Premier ministre Marc Carney, Ministre de l'Identité et de la Culture canadiennes Marc Miller, et Président du conseil d'administration du MCDP Benjamin Nycum

Le Musée canadien pour les droits de la personne a récemment inauguré Palestine déracinée : la Nakba, au passé et au présent, une exposition qui explore l’histoire, la culture, le déplacement et le vécu des Palestinien.e.s. Cette exposition offre aux Canadien.e.s une occasion importante de se renseigner sur la Nakba et sur son impact persistant sur les Palestinien.e.s au Canada et partout dans le monde.

Depuis son ouverture, le musée et sa direction font face à des campagnes organisées exigeant une intervention politique, une condamnation publique et des mesures disciplinaires institutionnelles. Des élus, dont le ministre l'Identité et de la Culture canadiennes Marc Miller, ont également commenté le contenu de l’exposition, ce qui a soulevé de sérieuses préoccupations quant aux pressions politiques exercées sur un musée financé par des fonds publics et à l’indépendance de ses conservateurs, chercheurs, conseillers et employés.

Les gens ont tout à fait le droit de débattre ou de critiquer une exposition. Mais les politiciens et les groupes de pression ne devraient pas décider quelles histoires les Canadiens sont autorisés à découvrir, ni faire pression sur les musées pour qu’ils modifient, discréditent ou prennent leurs distances par rapport à un travail organisé de manière professionnelle.

Cette question dépasse le cadre d’une seule exposition. Les musées publics doivent pouvoir présenter des histoires difficiles et controversées de manière honnête, réfléchie et conforme aux preuves et aux normes professionnelles.

En faveur de: Premier ministre Marc Carney, Ministre de l'Identité et de la Culture canadiennes Marc Miller, et Président du conseil d'administration du MCDP Benjamin Nycum
De: [Votre nom]

Nous, les résidents canadiens soussignés, appuyons le Musée canadien pour les droits de la personne, sa direction et l’indépendance de ses conservateurs, qui est essentielle à tous les musées publics.

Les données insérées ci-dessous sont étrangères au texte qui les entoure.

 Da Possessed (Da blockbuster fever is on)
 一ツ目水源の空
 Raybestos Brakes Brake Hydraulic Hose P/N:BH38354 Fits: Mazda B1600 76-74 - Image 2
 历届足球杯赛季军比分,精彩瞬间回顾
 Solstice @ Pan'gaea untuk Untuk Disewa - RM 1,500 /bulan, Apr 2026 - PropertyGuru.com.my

L’exposition « Palestine déracinée : la Nakba, ​au passé et au présent » offre aux Canadiens une occasion importante de se renseigner sur l’histoire palestinienne, les déplacements de population et les réalités vécues par les Palestiniens. Les musées publics doivent pouvoir présenter des histoires difficiles et contesté de manière réfléchie et sans ingérence politique.
La critique et le débat public sont légitimes. Cependant, les politiciens et les groupes de pression organisés ne devraient pas déterminer quelles histoires les Canadiens sont autorisés à découvrir, ni faire pression sur les musées pour qu’ils modifient, discréditent ou prennent leurs distances par rapport à des expositions organisées de manière professionnelle.

Les principes en jeu vont au-delà de cette exposition. L’indépendance de la direction artistique protège la capacité des musées, des chercheurs, des conseillers et des travailleurs culturels à servir l’intérêt public en se fondant sur des preuves, des travaux universitaires et des normes professionnelles.

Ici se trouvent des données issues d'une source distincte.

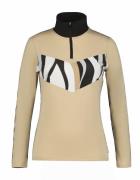 NU 20% KORTING: Icepeak Functioneel shirt D TRIKOTSHIRT 1/2 ZIP ELLERY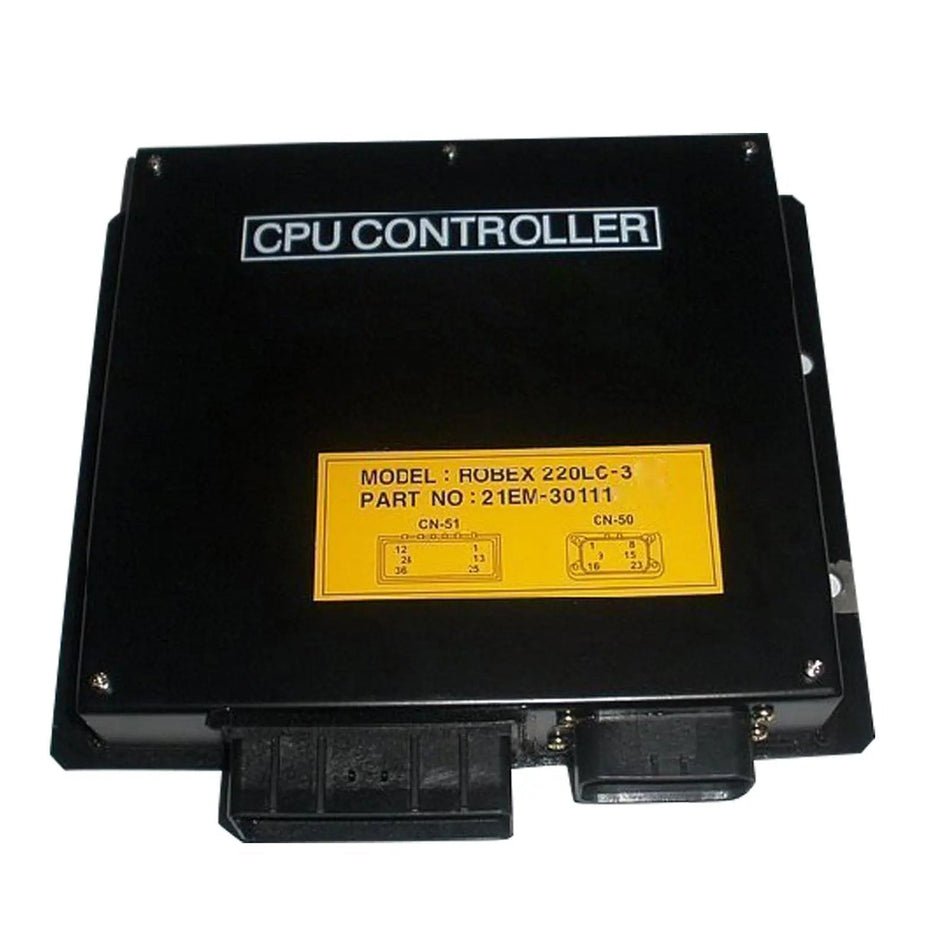 Topsealkit 21EM-30111 controller, for Hyundai R220LC-3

Nous demandons au Premier ministre Carney, Ministre Miller, au président du conseil d'administration Nycum, et aux dirigeants communautaires de respecter l’indépendance du Musée canadien pour les droits de la personne. Nous encourageons également le musée à rester fidèle à son engagement envers une direction artistique indépendante et fondée sur des preuves.